4 Application: Worst-Case Scenario Optimal Portfolio Under Partial Information

We illustrate the results in the previous section by looking at an application to robust portfolio choice in finance:

Consider a financial market with the following two investment possibilities:

1.
A risk free asset, where the unit price S ₀(t) at time t is
$$\mathrm{d}S_{0}(t) = r(t)S_{0}(t)\mathrm{d}t;\quad S_{0}(0) = 1;\quad 0 \leq t \leq T,$$
where T > 0 is a given constant.
2.
A risky asset, where the unit price S ₁(t) at time t is given by
$$\left \{\begin{array}{ll} \mathrm{d}S_{1}(t) = S_{1}({t}^{-})[\theta (t)\mathrm{d}t + \sigma _{0}(t)\mathrm{d}B(t) +\displaystyle\int _{\mathbb{R}_{0}} \gamma _{0}(t,z)\tilde{N}(\mathrm{d}t,\mathrm{d}z)], \\ S_{1}(0) > 0,\end{array} \right.$$
(22.62)

DATASET EXTRACT:

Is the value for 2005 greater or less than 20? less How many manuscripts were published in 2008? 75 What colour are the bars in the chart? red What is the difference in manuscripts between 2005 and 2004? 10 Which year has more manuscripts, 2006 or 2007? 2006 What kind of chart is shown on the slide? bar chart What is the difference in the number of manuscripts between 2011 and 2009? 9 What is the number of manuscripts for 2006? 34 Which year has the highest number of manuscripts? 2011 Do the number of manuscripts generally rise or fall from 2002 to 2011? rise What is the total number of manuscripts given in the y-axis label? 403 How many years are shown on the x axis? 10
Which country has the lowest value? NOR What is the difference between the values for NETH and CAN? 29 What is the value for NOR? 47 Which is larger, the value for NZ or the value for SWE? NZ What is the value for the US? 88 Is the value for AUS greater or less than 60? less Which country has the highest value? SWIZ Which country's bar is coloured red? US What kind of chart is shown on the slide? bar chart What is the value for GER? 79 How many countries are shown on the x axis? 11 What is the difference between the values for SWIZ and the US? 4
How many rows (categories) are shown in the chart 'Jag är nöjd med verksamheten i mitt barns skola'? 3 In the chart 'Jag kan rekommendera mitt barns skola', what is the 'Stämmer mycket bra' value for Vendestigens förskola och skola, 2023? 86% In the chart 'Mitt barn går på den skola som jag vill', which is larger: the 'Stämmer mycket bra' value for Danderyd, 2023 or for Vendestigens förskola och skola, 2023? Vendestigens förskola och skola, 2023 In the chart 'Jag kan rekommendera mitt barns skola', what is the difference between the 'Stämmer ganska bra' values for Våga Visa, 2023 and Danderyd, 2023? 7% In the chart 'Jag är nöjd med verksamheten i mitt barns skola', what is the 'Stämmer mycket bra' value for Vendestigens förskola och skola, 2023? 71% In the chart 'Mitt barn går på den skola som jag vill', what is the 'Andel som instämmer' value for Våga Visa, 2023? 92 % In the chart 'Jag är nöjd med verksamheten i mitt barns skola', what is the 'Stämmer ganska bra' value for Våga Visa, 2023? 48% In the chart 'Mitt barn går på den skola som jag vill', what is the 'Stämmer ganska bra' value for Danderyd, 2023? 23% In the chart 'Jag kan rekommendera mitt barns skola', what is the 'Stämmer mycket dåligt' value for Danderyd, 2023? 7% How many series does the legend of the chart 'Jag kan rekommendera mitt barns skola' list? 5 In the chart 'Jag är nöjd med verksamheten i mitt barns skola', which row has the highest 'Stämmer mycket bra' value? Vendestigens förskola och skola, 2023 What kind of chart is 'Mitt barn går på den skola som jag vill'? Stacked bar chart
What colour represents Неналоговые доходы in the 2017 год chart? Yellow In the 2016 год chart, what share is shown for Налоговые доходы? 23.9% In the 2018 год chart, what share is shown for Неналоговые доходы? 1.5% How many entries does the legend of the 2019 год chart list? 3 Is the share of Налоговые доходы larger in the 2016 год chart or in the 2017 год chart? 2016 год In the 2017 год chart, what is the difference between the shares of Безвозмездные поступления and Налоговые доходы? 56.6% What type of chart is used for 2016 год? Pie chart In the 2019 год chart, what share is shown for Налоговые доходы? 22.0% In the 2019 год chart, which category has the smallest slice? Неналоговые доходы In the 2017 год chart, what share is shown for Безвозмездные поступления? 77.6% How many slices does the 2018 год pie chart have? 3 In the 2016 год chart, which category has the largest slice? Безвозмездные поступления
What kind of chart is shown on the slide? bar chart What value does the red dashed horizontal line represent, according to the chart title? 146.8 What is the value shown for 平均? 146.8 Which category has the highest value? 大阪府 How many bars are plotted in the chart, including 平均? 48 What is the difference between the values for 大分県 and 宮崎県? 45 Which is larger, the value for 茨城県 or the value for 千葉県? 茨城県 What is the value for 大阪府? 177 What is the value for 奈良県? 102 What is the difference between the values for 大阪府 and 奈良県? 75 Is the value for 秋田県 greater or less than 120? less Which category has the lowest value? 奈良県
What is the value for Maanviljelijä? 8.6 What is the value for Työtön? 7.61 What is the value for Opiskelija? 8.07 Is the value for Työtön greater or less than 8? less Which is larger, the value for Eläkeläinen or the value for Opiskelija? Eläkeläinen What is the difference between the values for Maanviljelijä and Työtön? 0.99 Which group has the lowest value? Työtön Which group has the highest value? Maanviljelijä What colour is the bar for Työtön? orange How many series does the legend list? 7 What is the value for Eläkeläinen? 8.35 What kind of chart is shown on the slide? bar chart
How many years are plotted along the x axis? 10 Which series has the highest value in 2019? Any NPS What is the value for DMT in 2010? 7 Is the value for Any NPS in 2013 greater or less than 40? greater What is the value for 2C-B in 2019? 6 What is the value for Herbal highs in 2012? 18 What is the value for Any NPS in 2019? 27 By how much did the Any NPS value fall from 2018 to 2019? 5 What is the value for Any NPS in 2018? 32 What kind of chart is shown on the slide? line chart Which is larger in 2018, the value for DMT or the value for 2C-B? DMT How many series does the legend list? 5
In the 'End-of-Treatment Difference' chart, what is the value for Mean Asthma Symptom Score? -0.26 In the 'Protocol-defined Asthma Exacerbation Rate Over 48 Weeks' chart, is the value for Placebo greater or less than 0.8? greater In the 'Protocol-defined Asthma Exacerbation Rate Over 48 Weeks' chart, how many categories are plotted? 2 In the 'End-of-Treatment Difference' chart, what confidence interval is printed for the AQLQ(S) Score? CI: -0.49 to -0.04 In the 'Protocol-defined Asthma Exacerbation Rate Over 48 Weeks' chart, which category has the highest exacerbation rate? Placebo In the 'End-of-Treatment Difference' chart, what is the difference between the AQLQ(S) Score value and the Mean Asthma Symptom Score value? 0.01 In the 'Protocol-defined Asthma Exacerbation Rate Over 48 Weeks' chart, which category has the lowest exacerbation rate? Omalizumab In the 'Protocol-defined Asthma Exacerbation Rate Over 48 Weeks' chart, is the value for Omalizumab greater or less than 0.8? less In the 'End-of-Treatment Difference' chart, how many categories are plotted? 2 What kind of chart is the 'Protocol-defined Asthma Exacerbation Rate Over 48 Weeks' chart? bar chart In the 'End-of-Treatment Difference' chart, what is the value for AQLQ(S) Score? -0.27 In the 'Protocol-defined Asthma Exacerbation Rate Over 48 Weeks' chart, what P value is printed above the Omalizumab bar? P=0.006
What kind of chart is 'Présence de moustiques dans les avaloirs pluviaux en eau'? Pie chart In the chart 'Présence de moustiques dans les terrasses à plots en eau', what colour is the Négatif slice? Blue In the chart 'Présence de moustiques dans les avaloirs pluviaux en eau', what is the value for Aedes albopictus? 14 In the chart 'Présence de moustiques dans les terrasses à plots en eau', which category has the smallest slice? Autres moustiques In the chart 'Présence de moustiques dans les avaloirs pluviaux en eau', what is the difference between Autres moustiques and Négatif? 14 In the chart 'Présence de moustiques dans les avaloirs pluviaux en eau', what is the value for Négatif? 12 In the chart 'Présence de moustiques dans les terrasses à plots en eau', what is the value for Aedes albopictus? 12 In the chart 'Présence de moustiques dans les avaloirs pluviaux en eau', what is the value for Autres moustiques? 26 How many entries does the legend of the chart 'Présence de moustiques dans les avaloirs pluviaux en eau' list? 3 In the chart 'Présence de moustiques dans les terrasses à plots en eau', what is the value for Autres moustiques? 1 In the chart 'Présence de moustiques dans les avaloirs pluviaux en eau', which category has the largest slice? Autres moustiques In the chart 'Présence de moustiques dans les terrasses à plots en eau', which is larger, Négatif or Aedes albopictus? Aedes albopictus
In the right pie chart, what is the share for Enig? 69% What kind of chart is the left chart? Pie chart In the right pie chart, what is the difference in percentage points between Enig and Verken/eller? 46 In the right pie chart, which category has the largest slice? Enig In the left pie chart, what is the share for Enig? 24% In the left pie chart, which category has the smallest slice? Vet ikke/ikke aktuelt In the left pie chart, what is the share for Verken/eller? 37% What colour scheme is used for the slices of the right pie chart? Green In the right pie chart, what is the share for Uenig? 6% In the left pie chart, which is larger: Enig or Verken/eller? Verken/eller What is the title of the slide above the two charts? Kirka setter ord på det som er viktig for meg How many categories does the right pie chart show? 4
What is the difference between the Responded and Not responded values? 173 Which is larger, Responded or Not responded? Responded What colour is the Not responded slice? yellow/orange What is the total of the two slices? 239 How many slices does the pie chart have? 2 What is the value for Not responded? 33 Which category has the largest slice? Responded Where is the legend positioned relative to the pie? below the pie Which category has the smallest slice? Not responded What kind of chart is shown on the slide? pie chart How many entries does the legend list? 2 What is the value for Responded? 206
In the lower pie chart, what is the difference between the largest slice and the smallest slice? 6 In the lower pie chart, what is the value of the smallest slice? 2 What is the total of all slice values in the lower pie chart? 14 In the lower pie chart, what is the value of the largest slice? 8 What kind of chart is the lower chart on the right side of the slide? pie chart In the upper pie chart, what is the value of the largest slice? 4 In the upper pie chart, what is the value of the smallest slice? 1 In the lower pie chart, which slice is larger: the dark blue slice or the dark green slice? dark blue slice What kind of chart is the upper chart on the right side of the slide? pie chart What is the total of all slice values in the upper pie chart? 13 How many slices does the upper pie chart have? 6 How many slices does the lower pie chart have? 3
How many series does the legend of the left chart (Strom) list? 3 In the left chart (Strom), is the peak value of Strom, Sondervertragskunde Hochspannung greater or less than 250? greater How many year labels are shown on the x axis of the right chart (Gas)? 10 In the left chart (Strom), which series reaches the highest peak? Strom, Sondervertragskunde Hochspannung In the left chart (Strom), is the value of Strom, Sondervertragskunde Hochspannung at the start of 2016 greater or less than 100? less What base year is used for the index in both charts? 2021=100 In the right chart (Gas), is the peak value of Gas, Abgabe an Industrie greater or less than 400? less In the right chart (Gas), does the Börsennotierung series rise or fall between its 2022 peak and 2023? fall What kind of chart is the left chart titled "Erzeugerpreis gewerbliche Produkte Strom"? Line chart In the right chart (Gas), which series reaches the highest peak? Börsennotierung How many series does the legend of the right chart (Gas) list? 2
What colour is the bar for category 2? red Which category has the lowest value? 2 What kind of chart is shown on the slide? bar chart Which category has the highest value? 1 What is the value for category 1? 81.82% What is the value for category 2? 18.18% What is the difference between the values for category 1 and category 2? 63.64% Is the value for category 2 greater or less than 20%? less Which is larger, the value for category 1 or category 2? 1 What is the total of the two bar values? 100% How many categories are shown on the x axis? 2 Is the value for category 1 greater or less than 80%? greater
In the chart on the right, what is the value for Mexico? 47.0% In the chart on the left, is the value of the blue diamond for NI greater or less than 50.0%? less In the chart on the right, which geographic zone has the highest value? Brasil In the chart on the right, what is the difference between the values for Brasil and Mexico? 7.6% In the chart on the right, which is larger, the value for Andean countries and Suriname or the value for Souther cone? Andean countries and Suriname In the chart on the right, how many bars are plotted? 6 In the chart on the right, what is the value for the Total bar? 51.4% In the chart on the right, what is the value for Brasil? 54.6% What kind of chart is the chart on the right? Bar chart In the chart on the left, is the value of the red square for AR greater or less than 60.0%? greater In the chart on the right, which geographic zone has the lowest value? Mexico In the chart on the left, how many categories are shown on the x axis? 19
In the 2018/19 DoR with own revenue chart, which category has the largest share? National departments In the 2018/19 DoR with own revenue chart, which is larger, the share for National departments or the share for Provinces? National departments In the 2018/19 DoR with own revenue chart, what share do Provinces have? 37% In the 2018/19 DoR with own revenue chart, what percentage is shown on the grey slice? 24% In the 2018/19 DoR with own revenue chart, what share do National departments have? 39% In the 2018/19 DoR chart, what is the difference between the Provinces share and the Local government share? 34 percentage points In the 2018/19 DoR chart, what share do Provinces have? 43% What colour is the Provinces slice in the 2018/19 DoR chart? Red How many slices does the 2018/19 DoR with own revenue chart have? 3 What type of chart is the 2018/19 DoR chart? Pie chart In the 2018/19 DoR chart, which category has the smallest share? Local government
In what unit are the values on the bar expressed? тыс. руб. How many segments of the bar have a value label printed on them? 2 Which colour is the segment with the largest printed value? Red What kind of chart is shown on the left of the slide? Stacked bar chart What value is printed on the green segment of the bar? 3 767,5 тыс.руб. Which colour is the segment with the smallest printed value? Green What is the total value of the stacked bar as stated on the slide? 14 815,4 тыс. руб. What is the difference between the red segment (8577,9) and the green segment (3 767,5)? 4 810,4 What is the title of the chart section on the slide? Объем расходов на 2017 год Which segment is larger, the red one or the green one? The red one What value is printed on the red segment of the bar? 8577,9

REQUIRED WORK:
In the portfolio excerpt, rewrite the paragraph beginning "We illustrate the results" as one shorter sentence that keeps its main facts.

RESULT OF THIS TASK:
The results of the previous section are illustrated through an application to robust portfolio choice in finance.